9. What policies would your administration advance to improve access to quality affordable mental health care and protect the civil rights of people with mental illness?

Any health care platform must ensure that mental health care is prioritized and covered to the same degree as physical health care. There needs to be increased federal funding to research best practices in mental health treatment for immigrants, LGBTQ individuals, and communities of color. There needs to be a review of standards of protection of individuals’ rights under guardianship or of those who are institutionalized as well as an expansion of advocacy and due process supports to optimize an individual’s right to self-determination. What’s more, increasing enforcement of protections tied to medical information privacy laws such as the Health Insurance Portability and Accountability Act of 1996 and Family Educational Rights and Privacy Act—which cover how an individual’s personal information is stored and disclosed—is necessary to ensure that individuals’ information remains private and secure. These efforts must involve thinking through mechanisms for the protection of private health information via apps and social media technology and how it could be accessed as a means to discriminate.

10. Children with disabilities, especially those who are also people of color, often have unequal access to educational resources, despite the law guaranteeing such access. What will your administration do differently?

The school-to-prison pipeline is real, but data are still needed to create a full picture of its causes and consequences. The incoming secretary of education must enforce the Equity in IDEA rule, which would require data collection on the identification, placement, and discipline of students of color with disabilities. It is imperative that policymakers examine the challenges of both overrepresentation of students of color in special education, which can be caused by tests grounded in bias, lack of culturally competent assessments, or lack of accurate professional development on identification of disability in the classroom, and underrepresentation, which can be caused by the same factors but are grounded in such a way that leaves out students of color with disabilities. Taking both into consideration is important to ensure that students of color with disabilities are provided access to the services that they are entitled to by law to help them be successful in school. Policymakers also need to ensure that the schools they attend are safe and that students with disabilities are not forcibly secluded or restrained. Support must also be provided to teachers to ensure that staff are trained to meet the needs of students with disabilities in the least restrictive environment.
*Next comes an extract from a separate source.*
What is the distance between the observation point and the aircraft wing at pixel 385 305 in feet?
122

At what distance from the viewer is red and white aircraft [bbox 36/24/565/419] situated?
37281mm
Additionally, states should not be creating mental health registries as a substitute for needed gun violence prevention legislation. The recent trend advocating for families to identify any mental health treatment their children have received as part of reenrollment in school is an additional attempt to place the responsibility for gun violence on students with disabilities instead of on gun manufacturers. This, along with the administration’s repeated desire to increase surveillance and expand institutionalization in order to lock up anyone perceived as mentally ill—under the guise of addressing pervasive gun violence—only serves to violate the civil rights of people with disabilities instead of getting at real solutions.

Conclusion

The next administration has the unique opportunity to rectify not only many of the losses that the disability community has faced these past three years but also the numerous historic wrongs that go back decades. As we’ve seen with innovations such as curb cuts, closed captioning, and texting, increasing access for people with disabilities improves the lives of all people and should be a top priority for any candidate campaigning for the highest office in the land.

Rebecca Cokley is the director of the Disability Justice Initiative at the Center for American Progress.